I worked at Texize in the mid- to late 1980s, doing research for brands like Glass Plus, Fanstastik, Spray ‘n Wash, Pine Power, No-Pest Strip and K2R Spotlifter, among others. Our brand marketing at that time was niche-oriented, and our focus was on needs-gaps too small for big players like Procter & Gamble but big enough for niche brands like ours. This strategy recognized that P&G would often wait out innovations introduced by competitors. If these new products proved successful, P&G would then follow, bringing with it huge marketing support that would overwhelm the smaller innovators handicapped by fewer resources, less scale and weaker retail relationships. Indeed, this happened once or twice to us.
(By the way, it should be added that other companies own and manage these brands nowadays. The old Texize strategies are no reflection whatsoever of the ways in which these brands are managed currently.)
Through its culture and processes, P&G operates in a manner that recognizes it need not always be first-mover to be the market leader.

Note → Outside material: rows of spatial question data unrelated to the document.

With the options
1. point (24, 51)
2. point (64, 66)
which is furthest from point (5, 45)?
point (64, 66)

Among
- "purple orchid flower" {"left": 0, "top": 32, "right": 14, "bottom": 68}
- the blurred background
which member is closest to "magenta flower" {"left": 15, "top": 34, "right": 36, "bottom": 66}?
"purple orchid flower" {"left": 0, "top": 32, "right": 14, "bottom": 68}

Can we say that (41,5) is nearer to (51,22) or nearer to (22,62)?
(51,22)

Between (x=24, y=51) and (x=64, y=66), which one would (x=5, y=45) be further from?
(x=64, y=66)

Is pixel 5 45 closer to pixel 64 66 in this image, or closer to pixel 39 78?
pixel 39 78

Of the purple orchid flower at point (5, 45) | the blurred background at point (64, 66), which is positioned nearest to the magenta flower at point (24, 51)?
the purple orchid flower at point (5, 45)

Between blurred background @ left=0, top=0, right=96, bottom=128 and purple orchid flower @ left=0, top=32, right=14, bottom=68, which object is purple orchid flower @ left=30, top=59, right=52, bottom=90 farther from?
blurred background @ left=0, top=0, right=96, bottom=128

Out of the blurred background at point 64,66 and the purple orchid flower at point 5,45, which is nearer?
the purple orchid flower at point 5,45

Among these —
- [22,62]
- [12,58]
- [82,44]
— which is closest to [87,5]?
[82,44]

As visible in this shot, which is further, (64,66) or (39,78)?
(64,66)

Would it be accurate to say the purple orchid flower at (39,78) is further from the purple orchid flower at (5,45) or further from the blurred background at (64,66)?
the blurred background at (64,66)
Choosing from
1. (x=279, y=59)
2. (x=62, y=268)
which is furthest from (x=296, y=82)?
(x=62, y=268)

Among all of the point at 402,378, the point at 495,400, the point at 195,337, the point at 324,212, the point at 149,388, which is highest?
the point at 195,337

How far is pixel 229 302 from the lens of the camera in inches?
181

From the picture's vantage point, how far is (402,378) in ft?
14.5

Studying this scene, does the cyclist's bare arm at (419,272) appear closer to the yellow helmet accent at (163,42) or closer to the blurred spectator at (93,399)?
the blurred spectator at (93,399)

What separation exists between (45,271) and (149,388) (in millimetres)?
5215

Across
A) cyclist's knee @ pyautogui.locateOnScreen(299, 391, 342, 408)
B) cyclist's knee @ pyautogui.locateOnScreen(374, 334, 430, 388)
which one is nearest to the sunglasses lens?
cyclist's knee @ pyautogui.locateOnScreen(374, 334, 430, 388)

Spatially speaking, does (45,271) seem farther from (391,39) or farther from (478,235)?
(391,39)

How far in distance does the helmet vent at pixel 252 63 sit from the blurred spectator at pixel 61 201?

Its portfolio of brand marketing skills and methodologies includes scanning and imitating no less than discovering and inventing. This is not to overlook the fact that P&G has a strong and long-standing commitment to leading the way, but P&G knows that pioneering something wholly new through discovery and invention is but one way of dominating its categories. Sometimes, it is much smarter to be a copycat by scanning and imitating. Too few brand marketers have this orientation or these skills.
This pattern of leading by following has bigger, macroeconomic implications for brand marketers, too. The leapfrog pattern of technology evolution is one reason why developing economies are catching up with developed countries, including the U.S. The adoption of a particular technology entails embedding the infrastructure to support and utilize it. But that very infrastructure creates future obstacles. The costs of transitioning away from current infrastructure can be astronomical, so the places that get the advantage of new technologies are those not invested in prior technologies and preexisting infrastructure. These days, such places are all in the developing world, which is why Africa, the stepchild continent to the world, is the global leader in mobile payments. This is why the BRICs may benefit most from the digital revolution now in full force. The BRICs are far less invested in the analog infrastructure that, despite all the changes of late, remains deeply embedded in key parts of the social and economic foundations of the developed world.
Brand marketers are heading into a future of mammoth changes. But an itchy trigger finger is trouble. Discovery and invention will be needed, but this must be balanced by a parallel patience to scan and modesty to imitate. Brand marketers need both boldness and reserve to ensure themselves an opportunity to lead.